[dm-devel] dm-writeboost: An idea of adding read-caching

Sat Dec 6 01:42:56 UTC 2014

Hi,

Let me share my idea of implementing read-caching for Writeboost, my log-structured SSD-caching driver.

This would be the next biggest improvement that I want to work in staging.

# Background
As of now, Writeboost provides only write-caching. This means it never stage data from HDD to SSD. Why I do this way is the page cache is sufficient in most cases for this purpose and stacking another read-caching target will compliment if page cache is not large enough for the workload.

In the discussion below (sorry to dig up the old thread), Mike said a target should provide both write/read caching because stacking targets isn't simple in practice while it is so in concept.

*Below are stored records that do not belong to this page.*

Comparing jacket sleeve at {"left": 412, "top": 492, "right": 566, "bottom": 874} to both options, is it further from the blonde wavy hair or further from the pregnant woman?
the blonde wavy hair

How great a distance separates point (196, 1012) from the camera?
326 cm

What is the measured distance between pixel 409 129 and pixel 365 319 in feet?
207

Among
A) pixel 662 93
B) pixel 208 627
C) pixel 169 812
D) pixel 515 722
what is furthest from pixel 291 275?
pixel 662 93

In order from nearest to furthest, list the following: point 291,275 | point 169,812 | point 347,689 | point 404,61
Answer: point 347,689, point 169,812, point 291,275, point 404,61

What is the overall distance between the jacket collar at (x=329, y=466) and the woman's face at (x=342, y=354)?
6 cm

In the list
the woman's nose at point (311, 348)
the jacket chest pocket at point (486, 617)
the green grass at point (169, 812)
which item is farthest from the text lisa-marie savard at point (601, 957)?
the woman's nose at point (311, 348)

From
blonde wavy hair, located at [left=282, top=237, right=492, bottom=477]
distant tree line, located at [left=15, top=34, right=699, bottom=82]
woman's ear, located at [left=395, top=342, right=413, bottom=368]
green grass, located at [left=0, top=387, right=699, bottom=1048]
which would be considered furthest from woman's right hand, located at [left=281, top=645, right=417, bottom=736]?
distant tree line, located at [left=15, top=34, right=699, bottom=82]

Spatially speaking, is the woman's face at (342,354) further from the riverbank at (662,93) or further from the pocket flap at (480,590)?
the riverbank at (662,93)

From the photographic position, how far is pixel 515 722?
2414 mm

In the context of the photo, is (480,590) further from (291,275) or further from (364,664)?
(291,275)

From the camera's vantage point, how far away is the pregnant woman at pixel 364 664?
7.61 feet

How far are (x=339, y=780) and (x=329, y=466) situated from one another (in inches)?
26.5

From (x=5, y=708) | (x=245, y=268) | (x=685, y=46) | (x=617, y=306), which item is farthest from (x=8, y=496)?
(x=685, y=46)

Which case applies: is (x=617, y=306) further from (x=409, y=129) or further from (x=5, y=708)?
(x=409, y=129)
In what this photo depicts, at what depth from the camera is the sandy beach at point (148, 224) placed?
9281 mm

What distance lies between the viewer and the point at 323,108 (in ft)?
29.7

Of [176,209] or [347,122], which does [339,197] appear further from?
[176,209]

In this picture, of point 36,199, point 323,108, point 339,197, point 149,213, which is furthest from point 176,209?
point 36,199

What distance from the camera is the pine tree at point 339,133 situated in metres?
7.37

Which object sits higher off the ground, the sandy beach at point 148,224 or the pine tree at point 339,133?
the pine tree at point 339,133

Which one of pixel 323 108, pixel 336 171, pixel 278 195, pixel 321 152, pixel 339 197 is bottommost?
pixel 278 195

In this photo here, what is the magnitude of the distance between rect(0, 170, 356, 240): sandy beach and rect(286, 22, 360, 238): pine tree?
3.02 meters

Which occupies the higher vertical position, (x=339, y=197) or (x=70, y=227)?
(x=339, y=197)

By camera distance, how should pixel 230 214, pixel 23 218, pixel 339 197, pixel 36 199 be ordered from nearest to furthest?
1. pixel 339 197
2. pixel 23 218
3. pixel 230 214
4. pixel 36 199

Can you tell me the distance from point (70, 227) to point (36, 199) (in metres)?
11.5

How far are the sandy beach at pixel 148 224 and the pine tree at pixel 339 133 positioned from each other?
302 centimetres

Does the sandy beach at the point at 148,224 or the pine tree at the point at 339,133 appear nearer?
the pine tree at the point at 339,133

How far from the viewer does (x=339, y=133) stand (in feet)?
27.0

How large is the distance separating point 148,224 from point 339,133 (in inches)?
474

> This idea that a single target cannot provide meaningful caching for
> both reads and writes is really unwelcome.  Conceptually stacking is
> simple, but in practice the management layers that need to configure
> these stacks is fairly cumbersome.
https://www.redhat.com/archives/dm-devel/2014-January/msg00078.html

At that moment, I didn't consider read-caching can be implemented in Writeboost simply but I came up with a idea of implementing it these days.

# Idea
The idea is, conceptually, resending the read data (from HDD) to itself as "fake" write request.
As a result, writes and reads will be put into a log and written to the cache device sequentially.

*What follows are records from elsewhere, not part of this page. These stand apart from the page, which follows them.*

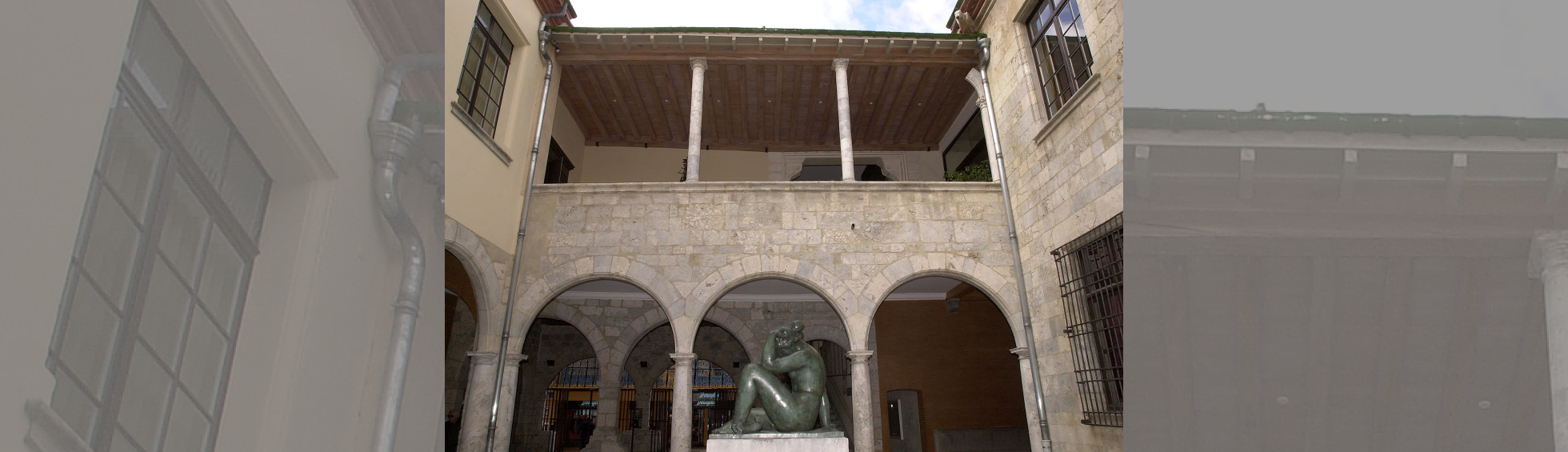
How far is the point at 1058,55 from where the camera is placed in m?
7.84

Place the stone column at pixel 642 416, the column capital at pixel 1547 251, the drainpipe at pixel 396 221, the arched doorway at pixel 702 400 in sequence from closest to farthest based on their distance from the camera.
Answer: the drainpipe at pixel 396 221 < the column capital at pixel 1547 251 < the stone column at pixel 642 416 < the arched doorway at pixel 702 400

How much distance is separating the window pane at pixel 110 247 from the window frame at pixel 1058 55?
285 inches

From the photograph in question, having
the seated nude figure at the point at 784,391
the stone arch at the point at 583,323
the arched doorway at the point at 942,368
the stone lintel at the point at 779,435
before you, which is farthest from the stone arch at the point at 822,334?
the stone lintel at the point at 779,435

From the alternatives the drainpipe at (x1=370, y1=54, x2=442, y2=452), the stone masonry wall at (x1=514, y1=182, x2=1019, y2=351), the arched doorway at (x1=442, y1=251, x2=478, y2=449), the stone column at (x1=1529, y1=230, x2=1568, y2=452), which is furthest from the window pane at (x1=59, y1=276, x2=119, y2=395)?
the arched doorway at (x1=442, y1=251, x2=478, y2=449)

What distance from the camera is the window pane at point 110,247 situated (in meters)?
0.54

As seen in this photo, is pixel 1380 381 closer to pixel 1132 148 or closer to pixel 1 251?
pixel 1132 148

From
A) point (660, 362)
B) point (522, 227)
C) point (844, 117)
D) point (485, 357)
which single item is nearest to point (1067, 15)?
point (844, 117)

There are few requirements that read-caching should achieve:
- Staged data shouldn't be written back (because they are clean) for performance but this isn't a logical bug.
- Clean data on the cache device shouldn't be discarded after reboot.
- Too big sequential (e.g. >128KB) read shouldn't be staged. This is called threshold.

The implementation basic would be:
1. Store read data to buffer in endio (does the bio has the read data while in endio?)
2. If the buffer is full, wake up a worker to submit the data as "fake" write requests to itself.
   (but it doesn't really submit bio through generic_make_request but only pass through the internal write path)

Threshold can be implemented by having a pointer on the buffer to treat it like a stack.
(If the series of data acked are longer sequential than threshold, retard the pointer the cancelled distance)

I think the interface change would be only adding a tunable like "read_cache_threshold (int)" which means
read caching is disabled when the value is zero and
the non-zero value represents the threshold.

It sounds easy but there is one thing that really annoys me. That is, a problem of possibly
resending stale data. I think I need some data structure to add to avoid this problem but I am not sure what it would look like.

Thank you for reading,

- Akira